Friday, June 23, 2006

The next installment of Professors of Paranoia may come from patent law?

The June 23 Chronicle of Higher Education has a piece Professors of Paranoia? which might be subtitled Professors Gone Wild! If the Chronicle ever gets a hold of some of the recent legal research on patent reform, they might have to do a sequel.

The Federal Circuit Bar Journal (Kimberly Moore, editor), which brought us Quillen/Webster 1 and 2, has now brought out the third installment: Cecil D. Quillen, Jr. and Ogden H. Webster, Continuing Patent Applications and the U.S. Patent and Trademark Office--Updated, 15 Fed Cir B J 635-677.

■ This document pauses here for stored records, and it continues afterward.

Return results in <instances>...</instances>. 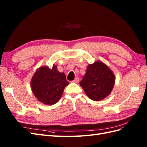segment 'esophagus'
Instances as JSON below:
<instances>
[{
    "label": "esophagus",
    "mask_w": 147,
    "mask_h": 147,
    "mask_svg": "<svg viewBox=\"0 0 147 147\" xmlns=\"http://www.w3.org/2000/svg\"><path fill=\"white\" fill-rule=\"evenodd\" d=\"M79 81H80V79H79V78H78V77H76V78H75L74 80H73V81H72V82L75 83H78L79 82Z\"/></svg>",
    "instance_id": "34e87169"
}]
</instances>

If you naively thought that models for patent grant rate should be required, as a constraint of logic, to be limited to a grant rate of no more than 100%, the Federal Circuit Bar Journal is not for you. From page 661:

When the USPTO Grant Rate is determined on the assumption that all continuing applications are an attempt to patent the subject matter of their parents and that the parent applications were abandoned in favor of the continuing applications, the overall Grant Rate for 1981 - 2005 is 95%. This calculation establishes an upper bound for Grant Rate estimates. The assumption on which this calculation is based is not true in all instances, e.g., when a divisional or other continuing application is filed and its parent is not abandoned. The result is that, in some instances, this calculation produces a Grant Rate estimate that is above 100%. Such a result is not realistic and results form the fact that not all parent applications are abandoned in favor of continuing applications that claim benefit of the filing dates of such parent applications, e.g., divisional applications in which the parent applications are not abandoned.

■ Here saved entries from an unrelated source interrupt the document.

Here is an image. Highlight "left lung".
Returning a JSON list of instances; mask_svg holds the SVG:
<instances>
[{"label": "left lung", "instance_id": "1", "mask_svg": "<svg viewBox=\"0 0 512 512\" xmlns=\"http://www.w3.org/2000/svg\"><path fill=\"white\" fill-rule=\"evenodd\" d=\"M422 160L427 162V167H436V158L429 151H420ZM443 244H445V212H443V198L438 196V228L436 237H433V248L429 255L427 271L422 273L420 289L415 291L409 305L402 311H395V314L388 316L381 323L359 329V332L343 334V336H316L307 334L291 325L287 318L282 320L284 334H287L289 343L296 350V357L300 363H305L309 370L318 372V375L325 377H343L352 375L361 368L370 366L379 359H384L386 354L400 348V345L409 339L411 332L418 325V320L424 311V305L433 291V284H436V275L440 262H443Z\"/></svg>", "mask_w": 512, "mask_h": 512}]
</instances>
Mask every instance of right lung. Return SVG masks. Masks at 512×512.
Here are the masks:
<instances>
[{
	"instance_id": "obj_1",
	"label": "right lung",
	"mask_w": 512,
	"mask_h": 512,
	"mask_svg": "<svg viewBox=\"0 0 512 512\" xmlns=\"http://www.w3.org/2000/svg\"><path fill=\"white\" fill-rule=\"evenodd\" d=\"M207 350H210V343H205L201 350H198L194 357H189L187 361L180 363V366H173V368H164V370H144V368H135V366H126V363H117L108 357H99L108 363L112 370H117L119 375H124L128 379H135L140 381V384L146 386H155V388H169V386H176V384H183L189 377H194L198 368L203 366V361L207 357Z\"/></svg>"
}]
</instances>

As they did in the first two papers, Quillen and Webster continue to neglect situations in which more than one patent is issued in a patent family, especially wherein a patent does NOT issue on the parent. Quillen and Webster continue to neglect PCT by-pass route applications.

***
In QW3, I get taken to task for ignoring a 2004 paper Organization for Econ. Co-operation and Dev., Patents and Innovation: Trends and Policy Challenges 1 (2004).
available at www.oecd.org/dataoecd/48/12/24508541.pdf
in my 2004 papers on patent grant rate in JPTOS and JIP, which concerned QW2.

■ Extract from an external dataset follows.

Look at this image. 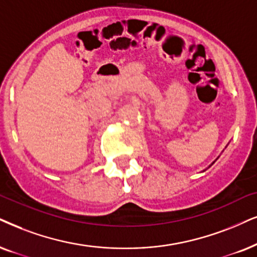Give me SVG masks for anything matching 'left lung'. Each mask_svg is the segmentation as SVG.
Instances as JSON below:
<instances>
[{"label":"left lung","mask_w":257,"mask_h":257,"mask_svg":"<svg viewBox=\"0 0 257 257\" xmlns=\"http://www.w3.org/2000/svg\"><path fill=\"white\" fill-rule=\"evenodd\" d=\"M228 145H229V144H228ZM228 145H226V147H228ZM226 147H225V148H226ZM223 151H224V149H223ZM218 158H219V157H218ZM218 158H217V159H218ZM217 159H216V160H217ZM216 160H215V161H216ZM215 161H213V162H212V164H211V165H210V166H209V167H207V168H210L211 166H212V165H213V164H215ZM207 168H205V170H204L203 172H205V171L207 170Z\"/></svg>","instance_id":"obj_1"}]
</instances>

In reality, the OECD paper cites ONLY TO QW1 (not to QW2, of concern to me in my 2004 papers) AND

--> the 2004 OECD paper cites to QW1 for a point about foreign prosecution yielding different results than US prosecution [!!!]

--> the 2004 OECD paper fails to cite to Clarke's 2003 paper in JPTOS, which demolished QW1

--> the 2004 OECD paper has nothing to do with the issues I raised in my 2004 papers [that QW'2 methodology was wrong both legally and numerically]


**
Although QW3 raises the bogus issue that Clarke's 2003 paper did not talk about patent grant rate, QW3 failed to cite my second paper in JIP, which discussed the difference between "allowance rate" and "issue rate."

from my second paper in JIP:

As noted in our previous article, there was some divergence in the raw data for applications filed and applications allowed between the papers of Quillen/Webster and Clarke. This divergence was insufficient to account for a divergence in grant rate between 85% (adjusted Quillen/Webster in QWII) and 74% (Clarke). There has been a suggestion that the divergence in grant rate arises from a difference in use of "allowed" applications (Quillen/Webster) and "issued" applications (Clarke).

(...)

The difference in basic grant rate percentage between using "allowed" applications and "issued" applications is of the order of 2%. The difference in using "allowed" applications and "issued" applications does not account for the difference in the numbers for corrected grant rate between Quillen/Webster (85%) and Clarke (74%).

***
Separately, my second paper in JIP pointed to an inconsistency in the way Quillen/Webster and Lemley/Moore were distinguishing "allowed" and "issued" applications:

Third, in working with data on issued patents to identify the number of patents based on continuing applications, Clarke merely did a more thorough job of what was attempted in the QWII. As stated in the footnote of Lemley and Moore: "The 85% number provided in the revised Quillen et al. study is based on actual data about the applications that ISSUE based on continuations," [emphasis added], QWII made their correction based on data on ISSUED applications, not on ALLOWED applications. If the use of data on ISSUED applications means an assumption that every allowed continuation resulted in a patent, then it is an assumption made by both Quillen/Webster and Clarke. Because it is assumed by both, this assumption is not a basis to select the results of Quillen/Webster over those of Clarke, as was done by Lemley and Moore.